[Start Information shown]

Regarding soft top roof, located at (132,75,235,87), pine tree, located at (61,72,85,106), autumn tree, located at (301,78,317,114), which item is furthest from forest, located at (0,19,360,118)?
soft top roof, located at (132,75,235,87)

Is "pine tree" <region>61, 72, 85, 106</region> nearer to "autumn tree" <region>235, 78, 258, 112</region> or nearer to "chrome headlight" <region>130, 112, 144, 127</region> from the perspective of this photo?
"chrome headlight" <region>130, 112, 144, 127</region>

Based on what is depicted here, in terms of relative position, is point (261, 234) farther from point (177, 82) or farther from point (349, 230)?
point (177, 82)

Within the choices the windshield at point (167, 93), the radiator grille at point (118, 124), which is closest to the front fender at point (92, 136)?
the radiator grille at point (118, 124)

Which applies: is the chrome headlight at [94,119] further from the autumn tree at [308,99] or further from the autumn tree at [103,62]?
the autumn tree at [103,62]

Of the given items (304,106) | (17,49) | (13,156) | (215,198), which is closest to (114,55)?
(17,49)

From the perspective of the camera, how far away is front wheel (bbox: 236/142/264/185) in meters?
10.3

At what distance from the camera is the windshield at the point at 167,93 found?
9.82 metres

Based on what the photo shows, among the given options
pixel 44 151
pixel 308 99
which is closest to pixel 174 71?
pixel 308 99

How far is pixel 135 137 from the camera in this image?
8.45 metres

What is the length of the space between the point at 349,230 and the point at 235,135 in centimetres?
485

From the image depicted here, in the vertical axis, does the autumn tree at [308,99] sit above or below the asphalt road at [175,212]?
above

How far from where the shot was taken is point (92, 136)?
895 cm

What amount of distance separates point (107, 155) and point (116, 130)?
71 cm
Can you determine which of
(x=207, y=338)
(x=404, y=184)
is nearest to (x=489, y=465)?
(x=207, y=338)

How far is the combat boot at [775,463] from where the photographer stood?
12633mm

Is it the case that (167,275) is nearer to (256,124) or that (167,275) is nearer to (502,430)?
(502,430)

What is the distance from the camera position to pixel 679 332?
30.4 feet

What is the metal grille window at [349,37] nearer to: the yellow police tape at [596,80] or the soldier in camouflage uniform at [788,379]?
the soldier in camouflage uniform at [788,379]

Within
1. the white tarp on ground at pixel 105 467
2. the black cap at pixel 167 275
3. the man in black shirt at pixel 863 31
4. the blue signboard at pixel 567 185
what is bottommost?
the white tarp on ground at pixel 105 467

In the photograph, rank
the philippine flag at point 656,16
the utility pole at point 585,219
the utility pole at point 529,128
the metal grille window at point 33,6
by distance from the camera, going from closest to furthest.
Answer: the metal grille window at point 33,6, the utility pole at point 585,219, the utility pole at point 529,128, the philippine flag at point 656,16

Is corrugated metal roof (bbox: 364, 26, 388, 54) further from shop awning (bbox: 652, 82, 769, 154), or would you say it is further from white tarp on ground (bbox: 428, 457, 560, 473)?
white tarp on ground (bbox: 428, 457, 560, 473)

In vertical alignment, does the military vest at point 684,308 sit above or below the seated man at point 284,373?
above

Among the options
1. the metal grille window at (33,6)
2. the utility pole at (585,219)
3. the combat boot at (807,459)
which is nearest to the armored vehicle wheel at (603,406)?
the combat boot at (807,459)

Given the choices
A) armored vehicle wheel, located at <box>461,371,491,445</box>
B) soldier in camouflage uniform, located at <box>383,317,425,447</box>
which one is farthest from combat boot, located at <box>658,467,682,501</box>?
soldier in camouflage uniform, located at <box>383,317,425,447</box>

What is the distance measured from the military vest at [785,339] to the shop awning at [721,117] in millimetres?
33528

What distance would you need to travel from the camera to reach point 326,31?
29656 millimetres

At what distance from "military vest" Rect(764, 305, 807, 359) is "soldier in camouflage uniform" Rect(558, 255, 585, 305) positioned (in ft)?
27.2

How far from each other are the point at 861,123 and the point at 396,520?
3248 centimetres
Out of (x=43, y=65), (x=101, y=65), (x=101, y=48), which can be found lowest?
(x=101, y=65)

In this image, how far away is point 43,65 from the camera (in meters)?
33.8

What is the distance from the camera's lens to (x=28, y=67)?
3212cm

[End Information shown]

--- Exercise details ---
Transcribe the lines of data starting at the line containing "From the perspective of the" and ending at the line containing "9.82 metres", both included.

--- Exercise solution ---
From the perspective of the camera, how far away is front wheel (bbox: 236/142/264/185) in meters?
10.3

At what distance from the camera is the windshield at the point at 167,93 found?
9.82 metres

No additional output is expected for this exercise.